Assignment:
Write out each line below exactly as it appears.

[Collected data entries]
──────

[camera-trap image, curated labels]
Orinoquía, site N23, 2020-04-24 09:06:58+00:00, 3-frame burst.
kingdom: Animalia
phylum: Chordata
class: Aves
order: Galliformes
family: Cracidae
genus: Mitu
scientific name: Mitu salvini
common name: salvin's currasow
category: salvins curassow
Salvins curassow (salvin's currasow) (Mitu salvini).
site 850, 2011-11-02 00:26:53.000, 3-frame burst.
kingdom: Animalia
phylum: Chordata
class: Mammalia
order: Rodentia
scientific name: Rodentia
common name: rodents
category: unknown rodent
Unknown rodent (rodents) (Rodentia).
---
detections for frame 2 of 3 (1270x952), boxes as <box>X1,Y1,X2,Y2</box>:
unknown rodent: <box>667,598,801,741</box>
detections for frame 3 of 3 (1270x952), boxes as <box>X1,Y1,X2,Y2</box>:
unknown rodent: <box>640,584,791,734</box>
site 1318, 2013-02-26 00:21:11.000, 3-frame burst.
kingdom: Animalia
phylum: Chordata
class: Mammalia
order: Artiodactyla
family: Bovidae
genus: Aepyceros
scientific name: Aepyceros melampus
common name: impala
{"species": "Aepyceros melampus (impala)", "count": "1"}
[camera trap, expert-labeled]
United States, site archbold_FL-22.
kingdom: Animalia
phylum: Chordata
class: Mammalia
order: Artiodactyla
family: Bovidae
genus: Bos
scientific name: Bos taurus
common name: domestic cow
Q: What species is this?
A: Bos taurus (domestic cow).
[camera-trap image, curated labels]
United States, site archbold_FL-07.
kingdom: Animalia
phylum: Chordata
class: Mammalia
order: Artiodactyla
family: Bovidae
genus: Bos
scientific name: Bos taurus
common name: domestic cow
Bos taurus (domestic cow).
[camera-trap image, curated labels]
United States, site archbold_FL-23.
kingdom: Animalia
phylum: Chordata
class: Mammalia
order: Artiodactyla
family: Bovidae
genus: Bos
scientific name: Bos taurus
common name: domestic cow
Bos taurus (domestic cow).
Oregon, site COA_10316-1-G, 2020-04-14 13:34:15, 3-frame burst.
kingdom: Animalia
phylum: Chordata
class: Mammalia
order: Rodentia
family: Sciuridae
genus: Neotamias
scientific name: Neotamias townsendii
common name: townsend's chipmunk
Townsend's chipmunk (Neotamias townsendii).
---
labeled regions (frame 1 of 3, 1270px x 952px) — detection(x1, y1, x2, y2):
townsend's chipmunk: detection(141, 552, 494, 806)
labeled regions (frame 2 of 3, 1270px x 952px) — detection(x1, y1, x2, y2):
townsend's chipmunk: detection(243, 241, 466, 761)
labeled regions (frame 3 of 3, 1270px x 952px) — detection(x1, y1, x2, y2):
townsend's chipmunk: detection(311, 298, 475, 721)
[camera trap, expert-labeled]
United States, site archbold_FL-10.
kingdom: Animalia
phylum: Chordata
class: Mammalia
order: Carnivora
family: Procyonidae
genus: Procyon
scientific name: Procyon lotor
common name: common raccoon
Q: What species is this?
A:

──────

Solution to this task:
[camera-trap image, curated labels]
Orinoquía, site N23, 2020-04-24 09:06:58+00:00, 3-frame burst.
kingdom: Animalia
phylum: Chordata
class: Aves
order: Galliformes
family: Cracidae
genus: Mitu
scientific name: Mitu salvini
common name: salvin's currasow
category: salvins curassow
Salvins curassow (salvin's currasow) (Mitu salvini).
site 850, 2011-11-02 00:26:53.000, 3-frame burst.
kingdom: Animalia
phylum: Chordata
class: Mammalia
order: Rodentia
scientific name: Rodentia
common name: rodents
category: unknown rodent
Unknown rodent (rodents) (Rodentia).
---
detections for frame 2 of 3 (1270x952), boxes as <box>X1,Y1,X2,Y2</box>:
unknown rodent: <box>667,598,801,741</box>
detections for frame 3 of 3 (1270x952), boxes as <box>X1,Y1,X2,Y2</box>:
unknown rodent: <box>640,584,791,734</box>
site 1318, 2013-02-26 00:21:11.000, 3-frame burst.
kingdom: Animalia
phylum: Chordata
class: Mammalia
order: Artiodactyla
family: Bovidae
genus: Aepyceros
scientific name: Aepyceros melampus
common name: impala
{"species": "Aepyceros melampus (impala)", "count": "1"}
[camera trap, expert-labeled]
United States, site archbold_FL-22.
kingdom: Animalia
phylum: Chordata
class: Mammalia
order: Artiodactyla
family: Bovidae
genus: Bos
scientific name: Bos taurus
common name: domestic cow
Q: What species is this?
A: Bos taurus (domestic cow).
[camera-trap image, curated labels]
United States, site archbold_FL-07.
kingdom: Animalia
phylum: Chordata
class: Mammalia
order: Artiodactyla
family: Bovidae
genus: Bos
scientific name: Bos taurus
common name: domestic cow
Bos taurus (domestic cow).
[camera-trap image, curated labels]
United States, site archbold_FL-23.
kingdom: Animalia
phylum: Chordata
class: Mammalia
order: Artiodactyla
family: Bovidae
genus: Bos
scientific name: Bos taurus
common name: domestic cow
Bos taurus (domestic cow).
Oregon, site COA_10316-1-G, 2020-04-14 13:34:15, 3-frame burst.
kingdom: Animalia
phylum: Chordata
class: Mammalia
order: Rodentia
family: Sciuridae
genus: Neotamias
scientific name: Neotamias townsendii
common name: townsend's chipmunk
Townsend's chipmunk (Neotamias townsendii).
---
labeled regions (frame 1 of 3, 1270px x 952px) — detection(x1, y1, x2, y2):
townsend's chipmunk: detection(141, 552, 494, 806)
labeled regions (frame 2 of 3, 1270px x 952px) — detection(x1, y1, x2, y2):
townsend's chipmunk: detection(243, 241, 466, 761)
labeled regions (frame 3 of 3, 1270px x 952px) — detection(x1, y1, x2, y2):
townsend's chipmunk: detection(311, 298, 475, 721)
[camera trap, expert-labeled]
United States, site archbold_FL-10.
kingdom: Animalia
phylum: Chordata
class: Mammalia
order: Carnivora
family: Procyonidae
genus: Procyon
scientific name: Procyon lotor
common name: common raccoon
Q: What species is this?
A:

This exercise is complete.